WILLIAMSPORT, Pa. - Faced with $55,000 in credit-card bills and the end of a comfortable lifestyle, David Crist decided the answer was to throw his 9-year-old deaf daughter in front of a truck.

Diane Crist was hit twice but did not die, and her father's scheme to cash in on her $200,000 life-insurance policy in 1993 ended with his conviction yesterday for attempted murder.

"He drove a Lincoln Town Car. He liked to go out all the time. He often disappeared for days at a time," said prosecutor Kenneth Osokow in closing arguments. "He wanted to keep himself in this same lifestyle; he didn't want to go backward."

Diane was not Crist's only victim, investigators say.

The 38-year-old father of four is charged with trying to electrocute his 4-year-old daughter for her insurance money and hiring someone to kill his only brother for an inheritance.

Authorities also reopened investigations into the deaths of his father in 1968, his mother's fiance in 1976 and his mother in 1981, although no charges have been filed.

"Justice was a little delayed, but justice was served," said Thomas Marino, another prosecutor. "Mr. Crist will stay behind bars where he belongs."

Prosecutors said Crist was so deeply in debt that he concocted a scheme to fake a flat tire on a rural road, then push his daughter in front of a pickup truck driven by an accomplice, a woman who testified he offered to pay her $5,000.

Jurors sat riveted last week as Diane, now 13, testified through a sign-language interpreter that her father twice threw her onto a road to be hit by a truck.

"When I got up I was limping and I said, `Daddy, help me.' But he came over, picked me up and threw me back down on the road!"

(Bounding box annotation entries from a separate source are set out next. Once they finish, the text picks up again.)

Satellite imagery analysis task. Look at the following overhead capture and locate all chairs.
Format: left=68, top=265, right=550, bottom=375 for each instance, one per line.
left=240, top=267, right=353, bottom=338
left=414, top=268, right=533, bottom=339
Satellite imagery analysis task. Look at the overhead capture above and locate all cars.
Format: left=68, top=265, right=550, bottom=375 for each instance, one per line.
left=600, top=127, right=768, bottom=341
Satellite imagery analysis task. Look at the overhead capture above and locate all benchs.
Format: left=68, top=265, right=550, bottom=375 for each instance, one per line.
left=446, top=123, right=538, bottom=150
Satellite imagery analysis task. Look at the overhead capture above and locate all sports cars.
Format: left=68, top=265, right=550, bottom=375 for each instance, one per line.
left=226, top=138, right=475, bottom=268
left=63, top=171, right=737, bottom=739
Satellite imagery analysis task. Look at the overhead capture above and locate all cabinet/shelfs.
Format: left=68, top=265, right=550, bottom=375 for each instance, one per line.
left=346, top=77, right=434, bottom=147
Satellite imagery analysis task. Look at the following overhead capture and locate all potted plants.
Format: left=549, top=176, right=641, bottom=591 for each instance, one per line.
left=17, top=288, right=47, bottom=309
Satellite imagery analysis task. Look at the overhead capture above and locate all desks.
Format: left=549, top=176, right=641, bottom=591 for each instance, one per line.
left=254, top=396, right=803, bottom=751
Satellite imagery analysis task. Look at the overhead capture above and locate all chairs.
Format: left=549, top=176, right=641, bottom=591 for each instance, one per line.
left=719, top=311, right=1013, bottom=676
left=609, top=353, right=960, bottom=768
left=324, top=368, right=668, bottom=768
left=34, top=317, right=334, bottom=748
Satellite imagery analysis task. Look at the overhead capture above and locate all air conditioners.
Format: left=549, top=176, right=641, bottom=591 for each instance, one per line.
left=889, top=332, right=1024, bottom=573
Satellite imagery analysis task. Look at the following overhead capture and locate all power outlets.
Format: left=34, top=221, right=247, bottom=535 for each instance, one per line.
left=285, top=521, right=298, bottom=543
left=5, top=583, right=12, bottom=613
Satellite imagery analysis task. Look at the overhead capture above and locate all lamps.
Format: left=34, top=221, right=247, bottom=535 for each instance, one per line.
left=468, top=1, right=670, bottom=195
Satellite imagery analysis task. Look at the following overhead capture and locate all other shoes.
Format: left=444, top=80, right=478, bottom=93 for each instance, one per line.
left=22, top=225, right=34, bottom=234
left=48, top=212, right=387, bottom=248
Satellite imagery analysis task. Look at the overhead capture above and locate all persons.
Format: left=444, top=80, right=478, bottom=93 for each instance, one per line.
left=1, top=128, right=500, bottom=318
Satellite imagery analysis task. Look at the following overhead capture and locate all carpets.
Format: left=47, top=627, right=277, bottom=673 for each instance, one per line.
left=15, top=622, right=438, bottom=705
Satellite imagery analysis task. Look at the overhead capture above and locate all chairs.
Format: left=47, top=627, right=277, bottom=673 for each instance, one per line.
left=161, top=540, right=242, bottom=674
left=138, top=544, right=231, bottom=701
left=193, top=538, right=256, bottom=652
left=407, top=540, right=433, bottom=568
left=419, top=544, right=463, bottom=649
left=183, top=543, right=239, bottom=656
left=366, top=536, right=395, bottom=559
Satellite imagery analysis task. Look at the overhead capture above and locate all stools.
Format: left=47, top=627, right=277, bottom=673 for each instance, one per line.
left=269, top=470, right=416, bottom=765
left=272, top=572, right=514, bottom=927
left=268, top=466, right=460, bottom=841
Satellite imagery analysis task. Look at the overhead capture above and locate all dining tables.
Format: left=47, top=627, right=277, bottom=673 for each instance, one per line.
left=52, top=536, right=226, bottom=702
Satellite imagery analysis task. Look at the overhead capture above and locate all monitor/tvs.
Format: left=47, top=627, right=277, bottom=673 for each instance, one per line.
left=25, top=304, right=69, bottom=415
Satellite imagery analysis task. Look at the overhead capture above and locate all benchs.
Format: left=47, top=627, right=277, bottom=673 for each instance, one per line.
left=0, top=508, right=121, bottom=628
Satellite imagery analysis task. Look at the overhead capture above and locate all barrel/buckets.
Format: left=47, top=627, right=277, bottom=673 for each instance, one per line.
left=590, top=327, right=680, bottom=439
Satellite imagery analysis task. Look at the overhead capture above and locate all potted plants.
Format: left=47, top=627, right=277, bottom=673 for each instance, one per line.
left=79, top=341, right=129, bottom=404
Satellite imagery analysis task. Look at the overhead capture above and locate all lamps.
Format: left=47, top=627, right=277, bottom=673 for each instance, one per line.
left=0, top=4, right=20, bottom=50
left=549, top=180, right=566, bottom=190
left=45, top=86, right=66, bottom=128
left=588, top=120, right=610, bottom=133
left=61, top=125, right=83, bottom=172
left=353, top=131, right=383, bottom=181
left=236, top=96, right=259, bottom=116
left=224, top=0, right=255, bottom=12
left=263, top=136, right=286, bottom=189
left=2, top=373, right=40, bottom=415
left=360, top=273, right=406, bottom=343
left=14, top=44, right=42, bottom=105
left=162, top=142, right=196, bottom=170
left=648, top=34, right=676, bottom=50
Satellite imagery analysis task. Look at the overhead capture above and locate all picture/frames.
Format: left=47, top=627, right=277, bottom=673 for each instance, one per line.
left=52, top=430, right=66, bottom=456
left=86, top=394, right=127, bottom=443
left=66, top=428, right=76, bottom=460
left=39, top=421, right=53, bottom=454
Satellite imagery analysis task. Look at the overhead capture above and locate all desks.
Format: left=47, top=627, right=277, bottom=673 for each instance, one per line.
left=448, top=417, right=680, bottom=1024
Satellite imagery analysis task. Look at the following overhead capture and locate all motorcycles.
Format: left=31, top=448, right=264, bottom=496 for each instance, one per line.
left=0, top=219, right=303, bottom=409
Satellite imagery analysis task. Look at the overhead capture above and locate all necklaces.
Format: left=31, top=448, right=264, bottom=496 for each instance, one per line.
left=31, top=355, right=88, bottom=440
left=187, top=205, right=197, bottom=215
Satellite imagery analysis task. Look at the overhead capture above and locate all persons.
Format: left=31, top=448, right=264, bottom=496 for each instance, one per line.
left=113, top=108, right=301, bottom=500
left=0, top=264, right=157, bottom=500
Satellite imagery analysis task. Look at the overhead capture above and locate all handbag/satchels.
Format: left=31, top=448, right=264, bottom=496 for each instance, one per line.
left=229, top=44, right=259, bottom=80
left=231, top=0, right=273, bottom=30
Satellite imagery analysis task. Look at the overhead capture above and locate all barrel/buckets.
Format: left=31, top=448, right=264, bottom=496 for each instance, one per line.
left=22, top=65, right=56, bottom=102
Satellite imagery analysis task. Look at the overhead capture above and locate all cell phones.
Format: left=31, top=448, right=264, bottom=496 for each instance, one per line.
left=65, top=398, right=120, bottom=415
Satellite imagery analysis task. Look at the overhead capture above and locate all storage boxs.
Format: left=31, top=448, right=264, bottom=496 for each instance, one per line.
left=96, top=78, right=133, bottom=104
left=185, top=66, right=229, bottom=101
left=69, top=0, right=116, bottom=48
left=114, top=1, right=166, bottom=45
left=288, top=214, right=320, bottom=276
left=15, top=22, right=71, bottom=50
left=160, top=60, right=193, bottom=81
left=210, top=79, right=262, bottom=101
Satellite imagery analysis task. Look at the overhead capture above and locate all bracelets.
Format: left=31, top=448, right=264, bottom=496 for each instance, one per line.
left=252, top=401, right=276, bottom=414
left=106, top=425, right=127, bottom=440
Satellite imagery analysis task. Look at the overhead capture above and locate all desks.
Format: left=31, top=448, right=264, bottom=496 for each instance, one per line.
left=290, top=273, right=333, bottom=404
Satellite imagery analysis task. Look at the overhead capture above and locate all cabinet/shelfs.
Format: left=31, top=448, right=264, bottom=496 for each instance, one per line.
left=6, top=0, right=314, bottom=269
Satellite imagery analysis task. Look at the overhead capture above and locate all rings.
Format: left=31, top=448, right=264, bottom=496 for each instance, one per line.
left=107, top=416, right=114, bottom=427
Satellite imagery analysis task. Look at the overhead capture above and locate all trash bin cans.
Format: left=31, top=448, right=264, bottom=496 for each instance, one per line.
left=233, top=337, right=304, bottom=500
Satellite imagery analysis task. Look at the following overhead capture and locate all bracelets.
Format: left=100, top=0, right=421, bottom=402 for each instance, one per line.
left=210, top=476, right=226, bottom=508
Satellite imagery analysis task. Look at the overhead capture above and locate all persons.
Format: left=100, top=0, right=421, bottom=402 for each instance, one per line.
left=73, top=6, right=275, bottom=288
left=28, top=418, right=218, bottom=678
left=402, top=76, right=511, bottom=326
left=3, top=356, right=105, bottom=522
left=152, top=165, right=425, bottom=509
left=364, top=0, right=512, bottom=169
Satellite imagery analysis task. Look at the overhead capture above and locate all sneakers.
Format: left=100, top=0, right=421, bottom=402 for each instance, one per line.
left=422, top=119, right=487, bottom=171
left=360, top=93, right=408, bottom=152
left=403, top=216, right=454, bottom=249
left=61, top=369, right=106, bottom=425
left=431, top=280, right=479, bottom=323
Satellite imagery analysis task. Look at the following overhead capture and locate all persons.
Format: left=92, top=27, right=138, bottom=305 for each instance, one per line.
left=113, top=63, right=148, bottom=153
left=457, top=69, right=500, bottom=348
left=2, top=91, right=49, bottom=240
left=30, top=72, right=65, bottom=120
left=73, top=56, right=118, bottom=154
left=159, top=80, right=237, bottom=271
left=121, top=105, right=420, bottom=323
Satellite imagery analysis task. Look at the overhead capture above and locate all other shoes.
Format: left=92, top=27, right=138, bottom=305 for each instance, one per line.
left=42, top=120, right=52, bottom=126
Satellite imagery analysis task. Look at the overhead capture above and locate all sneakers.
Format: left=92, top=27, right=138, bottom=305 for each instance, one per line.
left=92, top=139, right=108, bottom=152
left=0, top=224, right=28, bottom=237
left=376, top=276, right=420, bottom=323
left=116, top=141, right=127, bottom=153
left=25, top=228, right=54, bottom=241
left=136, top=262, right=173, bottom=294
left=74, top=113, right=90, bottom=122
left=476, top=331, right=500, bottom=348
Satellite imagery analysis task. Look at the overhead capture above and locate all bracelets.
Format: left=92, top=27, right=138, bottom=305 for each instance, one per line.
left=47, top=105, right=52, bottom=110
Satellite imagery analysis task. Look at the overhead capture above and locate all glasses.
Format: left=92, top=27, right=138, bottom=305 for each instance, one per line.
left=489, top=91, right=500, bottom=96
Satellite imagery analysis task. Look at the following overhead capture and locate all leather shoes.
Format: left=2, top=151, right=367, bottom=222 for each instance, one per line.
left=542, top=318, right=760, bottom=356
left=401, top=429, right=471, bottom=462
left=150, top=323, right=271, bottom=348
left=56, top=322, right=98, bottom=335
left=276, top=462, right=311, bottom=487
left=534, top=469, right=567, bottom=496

The woman who drove the truck, Lisa Cohick, 31, said she swerved at the last minute both times to avoid a more direct hit. Cohick, who was not charged, said Crist threatened to harm her children if she didn't cooperate.

Diane's right ankle was broken, her face, knee and thigh were scraped, and her side was bruised.

Defense lawyer William Miele had called it "a run-of-the-mill accident."

Crist was not prosecuted right away because the girl did not come forward until 1995.

"Children often don't tell things for many years. That's because they're stuck with their parents," Osokow said. "What was she going to do?"

Crist faces up to 30 years in prison when he is sentenced Jan. 21.